Era de noche y sentía mucho frío. Me encontraba subiendo las escaleras de la casa de mi abuela, allá en Mamatoco. Arrastré los pies por el pasillo hasta estar frente a la terraza trasera, y allí comencé a luchar por cerrar la reja. Digo luchar porque el candado era... ¿Cómo explicarlo? Era una mezcla deforme y semilíquida, hecho de muchos otros candados y ninguno cerraba. Era uno y muchos candados al mismo tiempo. Derrotada como estaba, me percaté que al otro lado de la reja la oscuridad era tal que hasta se podía tocar. Como desperté hace rato, no recuerdo con exactitud lo que pasó a continuación, pero esto sí lo sé. Alguien o… algo, estaba al otro lado, en medio de la negrura. Un hombre largo y delgado, de cuya vestimenta solo atiné a identificarle un altísimo sombrero de copa.
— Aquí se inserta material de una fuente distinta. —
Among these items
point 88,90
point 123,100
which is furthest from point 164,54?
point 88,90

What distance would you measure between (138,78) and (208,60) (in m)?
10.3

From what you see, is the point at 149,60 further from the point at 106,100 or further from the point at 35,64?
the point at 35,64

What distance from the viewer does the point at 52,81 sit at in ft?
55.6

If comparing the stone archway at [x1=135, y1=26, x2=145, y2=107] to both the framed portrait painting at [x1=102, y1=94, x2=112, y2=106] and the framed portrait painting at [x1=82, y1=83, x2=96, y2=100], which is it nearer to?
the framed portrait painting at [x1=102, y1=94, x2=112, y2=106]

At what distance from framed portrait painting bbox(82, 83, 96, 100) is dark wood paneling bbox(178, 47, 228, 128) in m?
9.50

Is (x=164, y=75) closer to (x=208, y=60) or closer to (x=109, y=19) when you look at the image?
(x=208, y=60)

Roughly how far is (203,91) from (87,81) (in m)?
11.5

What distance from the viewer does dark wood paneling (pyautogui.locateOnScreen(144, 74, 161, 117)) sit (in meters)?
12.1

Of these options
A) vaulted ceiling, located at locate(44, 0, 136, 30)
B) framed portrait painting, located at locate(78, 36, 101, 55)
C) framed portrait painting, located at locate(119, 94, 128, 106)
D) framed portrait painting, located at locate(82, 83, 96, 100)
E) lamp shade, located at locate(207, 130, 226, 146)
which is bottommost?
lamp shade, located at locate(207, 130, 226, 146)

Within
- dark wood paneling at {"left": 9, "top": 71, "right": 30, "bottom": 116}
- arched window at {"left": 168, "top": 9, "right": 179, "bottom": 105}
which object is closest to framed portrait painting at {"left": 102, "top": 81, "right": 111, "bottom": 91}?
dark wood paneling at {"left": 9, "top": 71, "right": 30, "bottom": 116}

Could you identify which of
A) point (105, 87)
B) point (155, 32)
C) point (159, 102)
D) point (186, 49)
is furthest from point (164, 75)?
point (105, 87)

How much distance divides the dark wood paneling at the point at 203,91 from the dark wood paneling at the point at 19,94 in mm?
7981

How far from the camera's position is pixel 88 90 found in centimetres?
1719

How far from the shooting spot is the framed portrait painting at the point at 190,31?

No podía ver sus ojos, pero por alguna extraña razón sabía que me miraba. De pronto vi cómo atravesó cada hueco de la reja, deshaciendo cada extremidad como gelatina. Petrificada como estaba, me obligué a reaccionar y corrí a encerrarme en la primera habitación que encontré.
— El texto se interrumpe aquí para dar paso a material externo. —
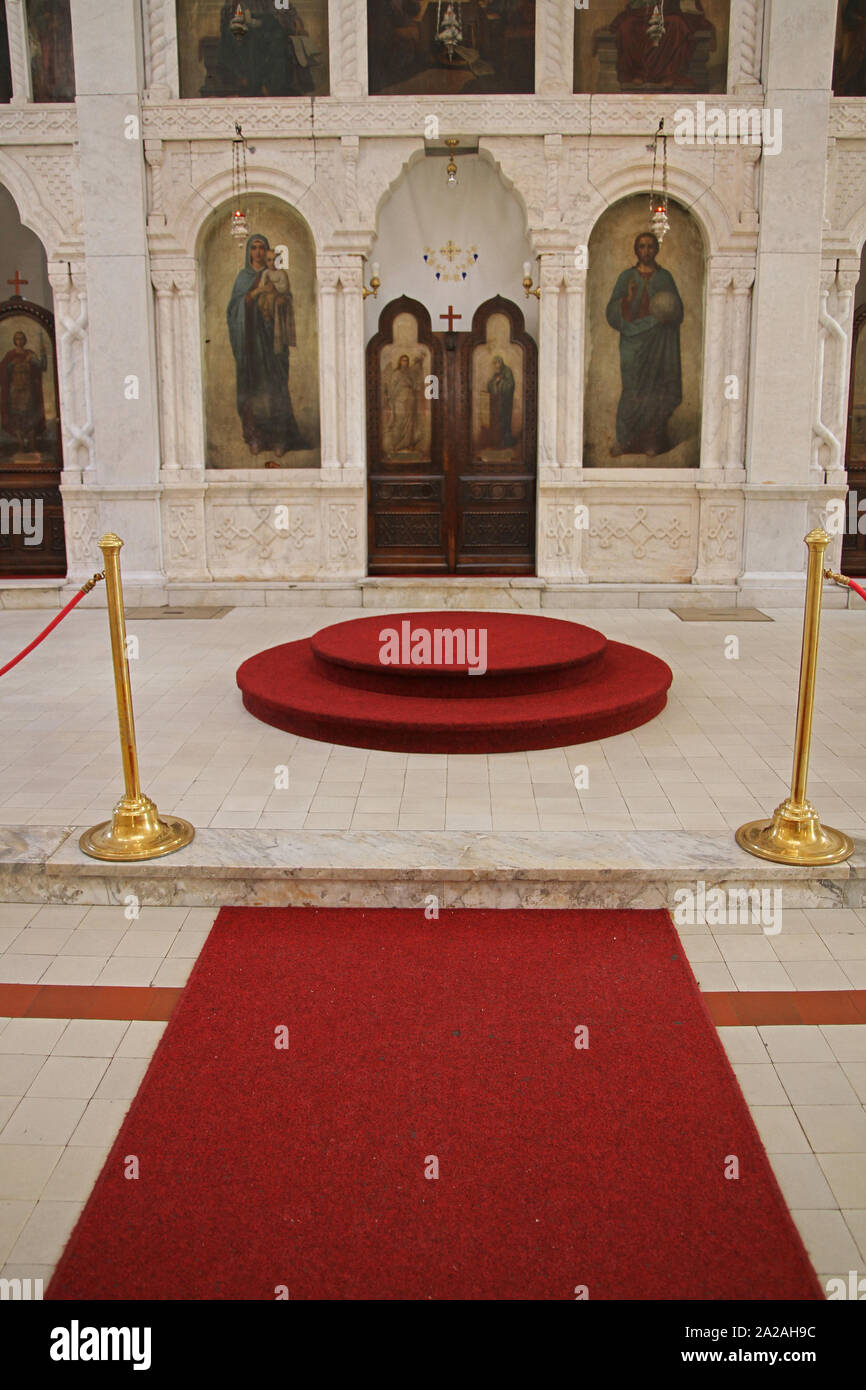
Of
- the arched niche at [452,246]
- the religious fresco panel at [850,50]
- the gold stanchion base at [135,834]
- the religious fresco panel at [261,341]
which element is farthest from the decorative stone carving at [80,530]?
the religious fresco panel at [850,50]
No estaba sola. sobre la cama estaba recostado un niño. No podía tener más de doce años. Su rostro mostraba una evidente y dolorosa preocupación que me contagió en cuestión de segundos. Entonces reapareció el hombre de la terraza en una esquina de la habitación y nos acosó por el resto del sueño. Recuerdo que le expresaba de todas las formas posibles que nos dejara en paz. No hablaba, no gritaba… o bien sentía que no podía hablar, que no podía gritar, pero aún así el hombre no se acercaba porque sabía que lo rechazábamos.
Desperté a las cuatro y media de la mañana. Tenía el pecho adolorido, como si hubiese gritado a pulmón herido y me sentía tan cansada como si hubiese corrido una maratón. Ah, y he aquí lo más raro de todo: Al niño del sueño lo recuerdo perfectamente. Sentí que lo conocía, que era mi familia, pero sé que nunca lo había visto (o al menos no recuerdo haberlo visto) en mi vida. Era de tez blanca, cabello negro, ojos pequeños, del mismo color, achinados por unas ojeras preocupantes que se hacían más grandes bajo el ceño constantemente fruncido. Vestía una camisilla azul turquí y una bermuda color beige pálido.
En lo que respecta al hombre… Todo lo que puedo decir es que, más que hombre o cualquier otra cosa, aquello era una sombra. Algo que no llegaba a ser un humano.